Вещий барбос

   На следующий день домоуправление спозаранку трещало по швам. Кирпичная кладка помещений расслаивалась, рушилась штукатурка, разрывались сварные соединения. Это маленький административник колол щипцами кедровые орехи.
   — Рррромаски спряталис, па-аникли лютики... - раздавалось из открытой двери его кабинетца и снова — щёлк-пощёлк! хрусь!! тресь!!!
   К восьми всё стихло. Стихло то может и раньше, в восемь на работу пришёл Пётр Кузьмич Наливайко. На столе слесаря ждала служебная записка, придавленная полупустой кедровой шишкой, использованной в качестве пресс-папье. Записка была написана цветными карандашами на символическом детском языке, состоящим из одних рисунков, как то — дом с дымящейся трубой, глазастое солнышко с лучами, машина "кран", дети с мамами и памами с разнонаправленными в виде перевёрнутых литер "Г" ногами, и тому подобных каракулей, которыми обыкновенно пестрят альбомы дошколят.
   "Дядя Петя, ну где ты ходишь, я ждал-ждал!- бегло пробормотал Кузьмич вслух содержание записки.- Мне же с тобой попрощаться наверно нужно — ухожу насовсем. В общем после обеда всё расскажу, жди!"
   Замначальника был весьма умилён очевидной наивностью послания.
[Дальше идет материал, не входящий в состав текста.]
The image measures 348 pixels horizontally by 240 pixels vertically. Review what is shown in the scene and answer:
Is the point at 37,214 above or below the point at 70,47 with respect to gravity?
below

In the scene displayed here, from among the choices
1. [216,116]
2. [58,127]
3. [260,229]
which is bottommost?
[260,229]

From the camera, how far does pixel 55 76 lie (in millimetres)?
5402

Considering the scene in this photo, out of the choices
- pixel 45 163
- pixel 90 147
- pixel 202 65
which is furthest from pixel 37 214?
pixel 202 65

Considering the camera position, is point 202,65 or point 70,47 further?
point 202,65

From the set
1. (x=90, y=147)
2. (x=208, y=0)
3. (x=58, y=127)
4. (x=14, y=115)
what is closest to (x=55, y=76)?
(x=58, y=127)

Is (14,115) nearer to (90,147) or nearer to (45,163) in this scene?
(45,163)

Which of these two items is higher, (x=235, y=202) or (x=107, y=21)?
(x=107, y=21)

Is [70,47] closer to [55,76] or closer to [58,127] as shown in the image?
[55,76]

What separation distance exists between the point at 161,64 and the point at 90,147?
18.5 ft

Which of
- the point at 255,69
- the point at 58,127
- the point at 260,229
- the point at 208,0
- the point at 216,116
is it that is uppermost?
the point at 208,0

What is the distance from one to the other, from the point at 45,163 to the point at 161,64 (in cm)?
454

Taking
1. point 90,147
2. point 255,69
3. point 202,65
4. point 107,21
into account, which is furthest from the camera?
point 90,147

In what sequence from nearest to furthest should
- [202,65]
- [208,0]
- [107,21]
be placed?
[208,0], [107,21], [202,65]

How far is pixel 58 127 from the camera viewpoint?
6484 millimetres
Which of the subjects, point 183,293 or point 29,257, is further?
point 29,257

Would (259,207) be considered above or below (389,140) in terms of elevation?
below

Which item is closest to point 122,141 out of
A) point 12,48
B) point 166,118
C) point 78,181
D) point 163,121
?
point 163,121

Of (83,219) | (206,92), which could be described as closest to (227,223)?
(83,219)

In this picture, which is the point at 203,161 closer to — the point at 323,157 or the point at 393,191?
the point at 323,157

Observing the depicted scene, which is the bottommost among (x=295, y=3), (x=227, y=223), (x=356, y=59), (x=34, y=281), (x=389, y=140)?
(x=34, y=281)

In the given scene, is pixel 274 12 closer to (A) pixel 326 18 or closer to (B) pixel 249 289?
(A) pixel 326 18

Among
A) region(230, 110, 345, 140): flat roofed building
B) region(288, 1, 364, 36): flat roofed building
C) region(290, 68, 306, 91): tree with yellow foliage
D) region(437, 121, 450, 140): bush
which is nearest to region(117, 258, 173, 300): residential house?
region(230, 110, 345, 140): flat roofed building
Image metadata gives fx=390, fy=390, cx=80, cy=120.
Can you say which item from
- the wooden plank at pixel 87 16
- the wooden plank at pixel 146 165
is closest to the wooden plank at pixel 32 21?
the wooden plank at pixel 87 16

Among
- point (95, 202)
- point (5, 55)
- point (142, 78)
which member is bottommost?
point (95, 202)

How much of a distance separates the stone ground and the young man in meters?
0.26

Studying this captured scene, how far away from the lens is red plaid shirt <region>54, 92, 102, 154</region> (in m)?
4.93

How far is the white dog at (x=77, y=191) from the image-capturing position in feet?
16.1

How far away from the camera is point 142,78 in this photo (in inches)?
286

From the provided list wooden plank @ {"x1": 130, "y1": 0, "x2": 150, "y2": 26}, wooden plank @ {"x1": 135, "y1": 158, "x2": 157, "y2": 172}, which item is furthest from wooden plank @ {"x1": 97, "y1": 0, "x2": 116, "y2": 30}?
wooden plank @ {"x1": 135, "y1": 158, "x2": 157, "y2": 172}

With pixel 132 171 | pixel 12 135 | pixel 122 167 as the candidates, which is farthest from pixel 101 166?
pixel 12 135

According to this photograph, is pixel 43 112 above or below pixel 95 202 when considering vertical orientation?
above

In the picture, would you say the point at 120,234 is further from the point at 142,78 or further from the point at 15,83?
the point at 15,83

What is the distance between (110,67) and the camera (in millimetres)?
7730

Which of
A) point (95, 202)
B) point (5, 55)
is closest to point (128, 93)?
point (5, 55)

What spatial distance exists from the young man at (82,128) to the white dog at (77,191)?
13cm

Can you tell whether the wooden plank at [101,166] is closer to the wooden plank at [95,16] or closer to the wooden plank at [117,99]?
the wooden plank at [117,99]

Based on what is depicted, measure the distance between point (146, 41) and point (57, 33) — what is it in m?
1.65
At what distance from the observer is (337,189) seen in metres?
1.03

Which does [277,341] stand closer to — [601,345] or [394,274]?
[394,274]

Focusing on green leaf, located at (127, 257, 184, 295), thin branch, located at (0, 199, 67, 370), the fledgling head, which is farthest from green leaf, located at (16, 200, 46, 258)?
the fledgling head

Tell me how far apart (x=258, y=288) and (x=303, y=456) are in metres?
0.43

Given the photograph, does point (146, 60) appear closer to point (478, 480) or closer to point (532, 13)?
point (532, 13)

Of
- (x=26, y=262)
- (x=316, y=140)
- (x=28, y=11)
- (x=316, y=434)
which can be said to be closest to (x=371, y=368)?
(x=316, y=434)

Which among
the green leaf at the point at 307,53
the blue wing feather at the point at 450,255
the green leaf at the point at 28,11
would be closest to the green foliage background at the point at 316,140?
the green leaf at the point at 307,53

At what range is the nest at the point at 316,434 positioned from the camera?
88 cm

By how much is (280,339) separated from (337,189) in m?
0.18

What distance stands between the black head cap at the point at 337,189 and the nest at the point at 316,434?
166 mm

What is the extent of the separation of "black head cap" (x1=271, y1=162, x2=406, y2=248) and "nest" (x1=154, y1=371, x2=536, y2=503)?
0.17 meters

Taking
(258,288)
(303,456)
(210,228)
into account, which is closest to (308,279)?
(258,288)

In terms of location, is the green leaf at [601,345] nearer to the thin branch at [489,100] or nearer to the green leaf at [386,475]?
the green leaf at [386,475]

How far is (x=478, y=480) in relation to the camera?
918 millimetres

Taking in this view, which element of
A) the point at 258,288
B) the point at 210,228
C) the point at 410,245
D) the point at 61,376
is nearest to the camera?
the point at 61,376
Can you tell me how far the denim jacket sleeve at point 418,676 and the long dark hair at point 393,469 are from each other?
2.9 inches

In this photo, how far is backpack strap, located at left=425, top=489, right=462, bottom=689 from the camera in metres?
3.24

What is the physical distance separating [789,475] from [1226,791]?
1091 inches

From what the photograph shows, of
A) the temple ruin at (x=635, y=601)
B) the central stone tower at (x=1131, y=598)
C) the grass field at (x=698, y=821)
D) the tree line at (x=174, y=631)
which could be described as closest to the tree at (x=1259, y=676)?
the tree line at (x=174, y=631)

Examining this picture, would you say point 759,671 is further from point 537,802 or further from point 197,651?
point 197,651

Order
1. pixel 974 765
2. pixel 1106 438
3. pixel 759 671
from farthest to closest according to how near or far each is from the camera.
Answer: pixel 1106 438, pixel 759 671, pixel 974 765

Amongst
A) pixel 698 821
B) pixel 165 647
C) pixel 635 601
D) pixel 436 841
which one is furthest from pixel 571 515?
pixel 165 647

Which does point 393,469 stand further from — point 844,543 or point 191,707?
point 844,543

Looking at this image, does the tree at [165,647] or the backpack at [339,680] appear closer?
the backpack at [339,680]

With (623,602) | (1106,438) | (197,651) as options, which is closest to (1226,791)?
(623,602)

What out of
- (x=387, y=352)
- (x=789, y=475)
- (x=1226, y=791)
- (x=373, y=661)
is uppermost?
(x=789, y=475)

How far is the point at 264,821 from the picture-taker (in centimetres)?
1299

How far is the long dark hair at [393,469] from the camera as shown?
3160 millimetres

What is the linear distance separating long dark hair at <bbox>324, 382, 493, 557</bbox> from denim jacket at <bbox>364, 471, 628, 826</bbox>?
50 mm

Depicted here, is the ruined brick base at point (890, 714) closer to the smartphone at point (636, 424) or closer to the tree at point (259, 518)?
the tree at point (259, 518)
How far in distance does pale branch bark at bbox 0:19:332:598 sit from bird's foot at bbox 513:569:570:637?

  — Ну это ещё дедушка на остановке слышал, - прихмыкнув, ласково просюсюкал он, обратясь непосредственно к записке, и поднёс её к самым губам, чтоб она расслышала, - Кто ж интересно такого головастика отпустит! Одного, хто его знает куда, да ещё на носу отопительного сезона? Нам, вашу-машу, такие люди здесь нужны! - и, сунув листок в "Журнал заявок", выдвинул на середину стола телефонный аппарат. Сгорбясь напротив на шефском стульчике, дядя Петя принялся гипнотизировать телефон молящим взглядом, оперев подбородок о стол.
   Всю истекшую рабочую декаду Петра Кузьмича против воли атаковала самопроизвольная и ничем не мотивированная "полная завязка". Была она случайностью или стала результатом доработок, переделок и усовершенствований, что последнее время участили гуманитарные бесчинства в умах и природе населения, трудно сказать. Только в ходе воздержания развилась в Кузьмиче непреоборимая тяга исполнять входящие заявки пачками. Притом так, чтобы день и ночь не покладая рук. "В конце концов, кто я такой, чтоб не пить!", ещё противился он напасти первые дни, руководствуясь нетленным изречением классика нашей сатиры, но тяга к гиперборейским напиткам раз за разом беспомощно захлёбывалась в прекрасных порывах. Златорукому коммунальщику всей душой нетерпелось срочно помчаться кому-нибудь на выручку устранять засор или подмотать фумленту, менять смеситель и вообще вершить полезные дела, помногу и неотложно... Но телефон упорно молчал.
   Вместо звонка за окном просигналил знакомый лай.
   Вбежавший Лёлик будто б светился весь и был неожиданно огненно рыж. Следом за ним дверной проём кабинета быстро набился другими псами. Тискаясь и толкаясь, любопытная орава грудилась в дверях от мала до велика, но пересекать порог не решалась и, подпираемая сзади всё прибывающей толпой, перетаптывалась на месте, вертя по сторонам ушастыми бестолковками, не лишёнными некоторой глуповатости во взглядах.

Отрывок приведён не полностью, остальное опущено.